Thursday, July 31, 2014

Review: An Epic Journey up the Appalachian

It’s rare for theater to journey along rugged terrain on stage. The “living room play” has always been a theatrical favorite so when a play goes to the great outdoors, it’s a treat. But when a play not only ventures to the woods but attempts to tackle a nearly 2,180 mile adventure, it’s something unique. In Brenton Lengle’s North to Maine, we watch a group of hikers take on the sometimes-treacherous Appalachian Trail while dealing with the elements, the past, and each other. 

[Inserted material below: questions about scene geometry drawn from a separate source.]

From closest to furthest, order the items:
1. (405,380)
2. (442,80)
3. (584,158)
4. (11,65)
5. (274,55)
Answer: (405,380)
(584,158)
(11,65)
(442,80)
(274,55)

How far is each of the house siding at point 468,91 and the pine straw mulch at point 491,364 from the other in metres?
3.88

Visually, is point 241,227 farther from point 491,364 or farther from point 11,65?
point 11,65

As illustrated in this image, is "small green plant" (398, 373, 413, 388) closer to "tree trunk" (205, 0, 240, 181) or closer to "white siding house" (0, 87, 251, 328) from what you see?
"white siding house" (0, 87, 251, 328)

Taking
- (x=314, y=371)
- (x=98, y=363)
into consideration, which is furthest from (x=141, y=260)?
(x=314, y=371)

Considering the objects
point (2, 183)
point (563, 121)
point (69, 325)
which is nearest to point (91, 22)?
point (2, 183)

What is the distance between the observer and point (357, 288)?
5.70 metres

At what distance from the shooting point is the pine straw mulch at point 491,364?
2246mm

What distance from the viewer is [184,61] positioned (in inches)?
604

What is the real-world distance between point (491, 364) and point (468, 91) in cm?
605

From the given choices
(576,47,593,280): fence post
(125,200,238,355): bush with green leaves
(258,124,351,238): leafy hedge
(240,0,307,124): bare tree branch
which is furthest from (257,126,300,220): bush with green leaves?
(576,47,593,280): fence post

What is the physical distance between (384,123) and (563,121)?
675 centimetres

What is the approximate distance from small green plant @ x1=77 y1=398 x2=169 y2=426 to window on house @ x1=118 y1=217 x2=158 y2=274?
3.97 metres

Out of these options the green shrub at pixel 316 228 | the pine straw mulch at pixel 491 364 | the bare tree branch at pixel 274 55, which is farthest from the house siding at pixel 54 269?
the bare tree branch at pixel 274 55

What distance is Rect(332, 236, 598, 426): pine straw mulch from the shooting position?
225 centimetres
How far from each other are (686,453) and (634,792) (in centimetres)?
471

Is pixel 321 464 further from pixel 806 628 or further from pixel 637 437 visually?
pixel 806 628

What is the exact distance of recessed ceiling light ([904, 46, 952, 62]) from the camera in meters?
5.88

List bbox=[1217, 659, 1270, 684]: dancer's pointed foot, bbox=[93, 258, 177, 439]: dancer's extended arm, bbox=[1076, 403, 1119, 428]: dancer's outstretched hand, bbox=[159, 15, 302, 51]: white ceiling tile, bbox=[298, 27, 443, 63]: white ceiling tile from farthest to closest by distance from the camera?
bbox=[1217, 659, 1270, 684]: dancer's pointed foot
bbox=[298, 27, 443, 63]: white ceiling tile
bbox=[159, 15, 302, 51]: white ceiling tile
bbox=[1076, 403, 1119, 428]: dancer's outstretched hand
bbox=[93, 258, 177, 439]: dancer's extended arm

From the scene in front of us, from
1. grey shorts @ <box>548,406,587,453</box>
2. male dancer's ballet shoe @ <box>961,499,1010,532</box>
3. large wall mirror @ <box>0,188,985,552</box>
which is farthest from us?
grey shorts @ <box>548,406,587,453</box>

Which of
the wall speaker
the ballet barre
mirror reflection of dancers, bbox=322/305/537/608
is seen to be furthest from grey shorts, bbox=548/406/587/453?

photo courtesy of Brian Hashimoto Photography
North to Maine follows newbie hiker Adam as he sets forth to tackle a trail only some have finished. Along the way he encounters four very different personalities, some with trail names, who accompany and help him on his quest. Adam, like his trail namesake Frodo, is on an epic journey to prove his worth. North to Maine is an engaging look at the lives of through hikers of the Appalachian trail. The trials and tribulations that these people endure in order to reach their peak is invigorating. Like the trail, Lengle’s play is long with moments of tough terrain. Many of the scenes go on longer than they need to, weakening the stakes of the moments of absolute rest. But when the moments are earned, they are quite beautiful. Though the script is filled with hiker lingo, as you journey on, you begin to feel a part of their world. With a variety of clashing personalities, many of the characters, with the exception of Creature Man, serve as foils for Adam rather than complete, well rounded characters. Though a two-hander would not be as interesting, the relationship arc between Adam and Creature Man is quite captivating.
As journeyman Adam, Tim Dowd has a lot of weight to carry in this piece. Dowd has the youthful quality to his character, but lacks levels. He seemed to make every woe a big deal. Adam La Faci as Creature Man brings a unique presence to the trail. His story is strong and his chemistry with Adam are some of the best moments in the show. La Faci has an overall intensity as Creature Man that needed to be lessened to land the more sentimental moments.
Director Eric Parness brings a great vision to the piece. He is able to avoid monotony with the simplicity of the space. While evoking the atmosphere of the trail could have been taken even further, what he presented was grand.
North to Maine is a diamond in the rough. It’s a piece that has great potential that deserves a larger audience. If the spirit of the trail can be explored further with fluff removed, North to Maine can be something special.